If you really want to disconnect the pin 13 LED (I'd be really certain before you commit yourself) , I'd just take a small pair of pliers to the 'L' LED and twist it off.......
i`m setting up a "comm" line from pin 13 of one arduino to the pin 13 of another.
That should be no problem.
getting 1 volt readings when the pin is "HIGH"....booooo
That is not being caused by the internal LED you have something else wrong. Grounds not joined or pin mode not correct (one has to be an input and the other an output).
The location of the resistor depends what board you have but you should be able to trace it back from the LED.
my 10k to ground, and the two leds are munching a considerable amount of that MEGA power!!
No do the sums.
1K resistor (assume no LED) = 5mA
10K resistor = 0.5mA
So for two connected together you have 5 + 5 + 0.5 = 10.5mA.
An arduino pin can comfortably supply twice that. And four times that at an absolute maximum.
how sure are you it is not a problem with the two 1k resistors and the two leds? like from 1-100%?
I am 100% sure, maths don't lie, and I have been doing this stuff for over 40 years. You have something else wrong.
signal path is (as i understand it)
arduino A
diode to ground
1k resistor to ground
my 10k resistor to ground
This is wrong, the output pin goes to one end of the 1K the other end goes to one end of the LED and the other end of the LED then goes to ground.
Why do you want a 10K resistor in place as well? It will do no harm but no good either.
What vintage of arduino do you have?
or perhaps it would be a parallel resistance equation...something akin to 1k resistance to ground. i`m not sure what to do....
what should i try?
Just have a wire between both pin 13 from both boards. Also have a wire between both boards ground pins. Be sure you are setting pinMode() statements correctly for both boards, one as output (the sender) and one as input (the listener). Both on board leds will operate showing the state of the digital out to digital in connection.
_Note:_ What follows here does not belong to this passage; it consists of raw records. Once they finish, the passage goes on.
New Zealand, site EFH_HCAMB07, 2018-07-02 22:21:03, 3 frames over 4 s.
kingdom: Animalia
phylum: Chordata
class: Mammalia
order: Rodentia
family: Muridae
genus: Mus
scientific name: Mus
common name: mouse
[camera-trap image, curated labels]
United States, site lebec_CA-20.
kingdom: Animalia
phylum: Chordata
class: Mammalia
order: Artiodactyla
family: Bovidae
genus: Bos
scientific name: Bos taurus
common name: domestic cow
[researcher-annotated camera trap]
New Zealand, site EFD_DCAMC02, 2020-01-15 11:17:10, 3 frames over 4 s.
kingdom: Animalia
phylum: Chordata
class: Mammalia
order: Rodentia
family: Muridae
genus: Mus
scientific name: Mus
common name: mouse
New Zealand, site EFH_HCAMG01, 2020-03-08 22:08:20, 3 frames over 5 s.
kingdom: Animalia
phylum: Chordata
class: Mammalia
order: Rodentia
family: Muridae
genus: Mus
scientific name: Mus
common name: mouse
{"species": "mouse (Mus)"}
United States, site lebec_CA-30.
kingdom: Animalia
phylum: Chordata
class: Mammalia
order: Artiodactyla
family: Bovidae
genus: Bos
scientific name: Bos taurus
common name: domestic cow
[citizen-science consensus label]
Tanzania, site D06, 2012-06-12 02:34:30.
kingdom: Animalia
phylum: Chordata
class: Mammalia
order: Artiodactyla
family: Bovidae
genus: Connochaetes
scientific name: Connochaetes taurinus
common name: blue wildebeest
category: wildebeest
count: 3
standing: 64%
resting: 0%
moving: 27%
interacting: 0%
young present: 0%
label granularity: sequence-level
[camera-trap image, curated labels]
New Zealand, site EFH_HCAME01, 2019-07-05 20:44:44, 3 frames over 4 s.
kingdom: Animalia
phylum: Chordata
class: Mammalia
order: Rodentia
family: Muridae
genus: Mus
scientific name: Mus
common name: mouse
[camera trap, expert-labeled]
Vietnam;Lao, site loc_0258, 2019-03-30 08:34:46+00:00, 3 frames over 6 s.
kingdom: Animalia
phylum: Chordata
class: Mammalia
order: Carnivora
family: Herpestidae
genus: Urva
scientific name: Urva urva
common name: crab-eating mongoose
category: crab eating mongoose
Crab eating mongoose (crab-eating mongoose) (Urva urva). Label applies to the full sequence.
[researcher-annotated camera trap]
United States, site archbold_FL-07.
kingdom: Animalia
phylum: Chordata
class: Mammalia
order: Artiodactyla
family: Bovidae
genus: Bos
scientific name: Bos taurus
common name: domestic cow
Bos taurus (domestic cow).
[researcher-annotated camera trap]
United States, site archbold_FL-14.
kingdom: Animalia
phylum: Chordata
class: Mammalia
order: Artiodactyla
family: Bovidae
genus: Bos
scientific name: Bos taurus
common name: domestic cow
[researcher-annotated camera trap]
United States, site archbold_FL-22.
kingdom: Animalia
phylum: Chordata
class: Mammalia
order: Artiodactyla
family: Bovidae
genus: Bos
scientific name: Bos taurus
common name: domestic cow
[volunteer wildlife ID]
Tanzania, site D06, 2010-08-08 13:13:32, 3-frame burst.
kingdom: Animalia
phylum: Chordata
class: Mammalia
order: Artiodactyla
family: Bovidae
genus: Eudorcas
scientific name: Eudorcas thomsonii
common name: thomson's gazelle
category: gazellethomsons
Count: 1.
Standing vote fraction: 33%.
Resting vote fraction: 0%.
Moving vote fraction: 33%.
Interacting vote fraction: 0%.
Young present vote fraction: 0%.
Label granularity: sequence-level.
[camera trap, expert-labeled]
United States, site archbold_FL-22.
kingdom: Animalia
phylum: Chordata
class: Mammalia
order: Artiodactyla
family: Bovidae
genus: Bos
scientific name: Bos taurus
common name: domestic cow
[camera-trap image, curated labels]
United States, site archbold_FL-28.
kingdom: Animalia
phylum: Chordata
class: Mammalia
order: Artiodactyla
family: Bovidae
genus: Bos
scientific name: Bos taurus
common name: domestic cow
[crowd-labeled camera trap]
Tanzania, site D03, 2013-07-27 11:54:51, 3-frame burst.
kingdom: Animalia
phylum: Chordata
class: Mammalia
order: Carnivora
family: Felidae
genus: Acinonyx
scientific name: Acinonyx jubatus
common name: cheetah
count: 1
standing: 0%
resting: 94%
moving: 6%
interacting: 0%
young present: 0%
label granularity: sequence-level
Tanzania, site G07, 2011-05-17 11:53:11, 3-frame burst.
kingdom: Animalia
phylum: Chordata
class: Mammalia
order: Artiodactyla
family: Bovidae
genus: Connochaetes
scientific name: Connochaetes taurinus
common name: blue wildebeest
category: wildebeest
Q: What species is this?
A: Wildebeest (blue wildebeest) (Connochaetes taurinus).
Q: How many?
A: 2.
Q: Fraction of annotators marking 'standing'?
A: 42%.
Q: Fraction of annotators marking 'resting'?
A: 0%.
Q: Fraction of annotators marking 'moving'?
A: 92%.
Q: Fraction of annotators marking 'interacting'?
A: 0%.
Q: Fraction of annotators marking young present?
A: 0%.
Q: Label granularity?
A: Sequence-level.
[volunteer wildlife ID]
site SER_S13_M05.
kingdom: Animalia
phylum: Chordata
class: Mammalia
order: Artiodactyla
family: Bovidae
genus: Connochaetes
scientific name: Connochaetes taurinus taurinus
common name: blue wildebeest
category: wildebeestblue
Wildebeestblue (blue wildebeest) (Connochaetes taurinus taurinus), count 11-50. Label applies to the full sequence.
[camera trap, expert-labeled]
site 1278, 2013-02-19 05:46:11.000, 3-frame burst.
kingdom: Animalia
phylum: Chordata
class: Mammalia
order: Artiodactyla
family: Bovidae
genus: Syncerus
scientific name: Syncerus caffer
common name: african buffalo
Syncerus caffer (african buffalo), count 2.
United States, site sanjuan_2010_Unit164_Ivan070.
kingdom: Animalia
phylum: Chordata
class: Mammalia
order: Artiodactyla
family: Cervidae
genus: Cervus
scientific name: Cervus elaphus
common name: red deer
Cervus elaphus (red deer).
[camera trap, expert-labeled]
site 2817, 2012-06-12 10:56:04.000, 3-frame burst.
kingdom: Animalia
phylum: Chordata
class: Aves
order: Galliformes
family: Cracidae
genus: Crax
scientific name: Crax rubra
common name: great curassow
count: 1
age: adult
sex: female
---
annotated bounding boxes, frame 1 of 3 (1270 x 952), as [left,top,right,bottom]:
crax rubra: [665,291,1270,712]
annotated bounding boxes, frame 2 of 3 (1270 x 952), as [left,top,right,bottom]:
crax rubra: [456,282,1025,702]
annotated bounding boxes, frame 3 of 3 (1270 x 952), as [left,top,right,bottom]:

It really is just that simple.
Lefty
that would give something along the order of 4k resistance wouldn`t it?
No, it gives what I said before 1K with 5V across it gives 5mA so two of them gives 10mA.
Or resistors in parallel two 1Ks give 500R and 500R across 5V gives 10mA, it is the same because it is two ways of calculating the same thing.
If you don't believe me then believe retrolefty (we are both saying the same thing)
it must be the code.
**Yes **
should i move the posting to the "code room" from here...or perhaps you guys have some ideas and are saavy with the standard firmata...`?
Keep it here. I have no experiance with firmata, sorry.
Lefty
i`m using the firmata that comes with the arduino
So now you tell us !!!!!
A bit vital that, why are you using this, is it you can't write your own code?
Just like lefty I can write my own code and so have never used it. It could be that firmata doesn't allow that pin to be an input because mostly it is used as an output.
Can you try it just writing your own sketch.
ya i could grumpy_mike...but "i gots to have good dialogues with the puter". myz programming skillz for byte transmission on a serial interface between max/msp and arduino are none too keen...
i think i am better off using the standardfirmata and modulating it with the hopes that it can be trimmed of the fat that i need it not for. #
i hope this doesnt offend...but i
m terminating this sarah conner or er uhm...ending this post and following the thread on the programming portion of this forum. not entirely sure how to terminate...but i`ll see if i can do it.
sorry folks...butchered that. had thought it would be easy to terminate a thread that i made. guess it`s around forever and ever and ever and ever. no delete found.
posted issue in software and programming portion of the forum as i found out it is most likely a problem with this area.